The appreciation that asthma is a chronic inflammatory disorder of the airways has led to a reappraisal of the importance of different cell populations within the bronchial mucosa with respect to their role in the regulation of the cellular events in this disease. While mast cell degranulation has been implicated in the acute allergic bronchoconstrictor response, activation of this cell population has not been considered relevant to either the late phase inflammatory cell influx within the airways following allergen bronchoprovocation or to the mucosa! eosinophilia in chronic clinical disease. As such, attention has focused on the T lymphocyte as an orchestrator of these cellular events on account of its ability to synthesize and release cytokines relevant to the allergic process.

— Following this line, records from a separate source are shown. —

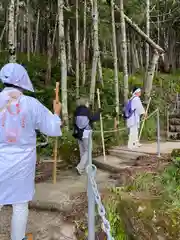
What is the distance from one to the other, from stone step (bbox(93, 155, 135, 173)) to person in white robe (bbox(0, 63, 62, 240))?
399 centimetres

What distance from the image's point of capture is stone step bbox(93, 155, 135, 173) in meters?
7.32

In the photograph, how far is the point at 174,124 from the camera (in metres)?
13.8

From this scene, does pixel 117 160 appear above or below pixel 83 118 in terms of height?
below

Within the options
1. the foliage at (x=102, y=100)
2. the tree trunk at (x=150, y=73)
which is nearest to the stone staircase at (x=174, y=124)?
the foliage at (x=102, y=100)

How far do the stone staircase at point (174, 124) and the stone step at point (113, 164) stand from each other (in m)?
4.75

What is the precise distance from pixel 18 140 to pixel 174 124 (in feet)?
36.7

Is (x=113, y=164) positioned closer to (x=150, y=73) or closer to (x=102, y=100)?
(x=102, y=100)

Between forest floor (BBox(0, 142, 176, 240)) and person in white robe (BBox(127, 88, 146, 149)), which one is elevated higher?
person in white robe (BBox(127, 88, 146, 149))

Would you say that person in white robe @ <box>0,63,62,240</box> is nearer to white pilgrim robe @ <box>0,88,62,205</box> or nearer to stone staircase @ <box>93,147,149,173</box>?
white pilgrim robe @ <box>0,88,62,205</box>

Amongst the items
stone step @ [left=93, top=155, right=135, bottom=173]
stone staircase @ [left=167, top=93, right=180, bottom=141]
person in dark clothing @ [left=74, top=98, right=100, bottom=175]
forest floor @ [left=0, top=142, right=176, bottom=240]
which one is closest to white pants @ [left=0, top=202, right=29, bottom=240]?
forest floor @ [left=0, top=142, right=176, bottom=240]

It is now, however, realized that many cell populations within the airways are able to generate cytokines comparable with and complimentary to those produced by T lymphocytes and that asthma cannot be considered an inflammatory airway disorder dependent upon activation of one single cell population. This review details the current evidence that airway mast cells synthesize, store and release cytokines relevant to allergic inflammation and considers their potential involvement not only in the cellular influx within the airways but also in the fibrotic structural changes which are evident in chronic disease.